Furnas is hardly alone in his post-MFA success. As the School of the Arts recruits more and more faculty who are central to the City’s art world (Artists Teaching Other Artists is the unofficial motto), many graduates of the last several years are now represented by galleries in New York. Kevin Zucker ’02SOA, for instance, was introduced to high-profile dealer Mary Boone through two Columbia instructors, painters Ross Bleckner and Peter Halley, and had a solo exhibition at Boone’s gallery before graduating last spring. He will also open the fall season there, with a show of austere, large-scale interiors.

Megan Foster ’02SOA, who also paints interiors—banal domestic perspectives made complex and ominous by jagged, abstract shadow patterns—shows at the Black and White Gallery in Williamsburg, Brooklyn; and Dana Schutz ’02SOA, has exhibited at the LFL Gallery in Chelsea. Schutz’s fictional narratives track the life of a character named Frank, whom the artist imagined as the last man on Earth, navigating his mundane existence in a hallucinatory, postapocalyptic landscape.

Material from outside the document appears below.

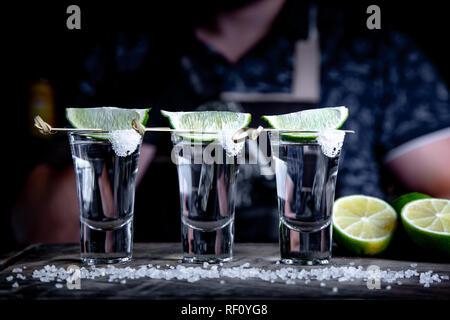 Apéritif entre amis dans le bar, trois verres d'alcool avec de la chaux et du sel pour la décoration. Tequila shots, selective focus Banque D'Images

In a field historically populated by individuals with a powerful sense of singularity, there are more than a few team efforts operating at the moment. Lansing-Dreiden, the fictitious name of a four-artist team that includes another 2002 MFA grad (in order to maintain their group identity, the members carefully guard their individual ones), is represented by the Rivington Arms Gallery, on the Lower East Side. Like Schutz, Lansing-Dreiden engages in storytelling, but one—which employs video, music, photography, and product design—that is considerably cooler and more graphic. Another artist team, Chan-Schatz, composed of Eric Chan ’99SOA and Heather Schatz ’98SOA, gained acceptance into the MFA program with one jointly produced portfolio—a first—and graduated in 1998. The duo now teach a course in digital media in a new multidisciplinary arts program for all MFA students and are represented by the Massimo Audiello Gallery in Chelsea, which is showing their digital art this fall.

Art world matchmaking usually begins with stylistic affinities and mutual respect. The photorealistic watercolors of Tim Gardner ’99SOA, showing regular guys expressing Spring Break mentality, clearly resonated with Collier Schorr, the MFA program’s visiting artist for spring 1999, who explores similar themes of masculinity in her photographs. She recommended Gardner to her dealers at 303 Gallery, where he has since had two solo shows.

Exhibition opportunities are often limited for artists who can’t forge such connections with the commercial gallery world, and over the last 20 years, even sophisticated undergraduate art students have become aware of the importance of networking. “I knew that if Columbia could generate any kind of buzz, it would be an excellent opportunity to be seen by a lot of dealers,” says Barnaby Furnas, the would-have-been Web page designer, who became seriously interested in the MFA program after such well-respected and widely exhibited artists as Thelma Golden and Ronald Jones joined the faculty. Furnas estimates that more than half of his own graduating class is now exhibiting in the City. “I think there were a lot of artists who had gone as undergraduates to school in the City and were waiting for a really good graduate program here, so we wouldn’t have to leave New York.”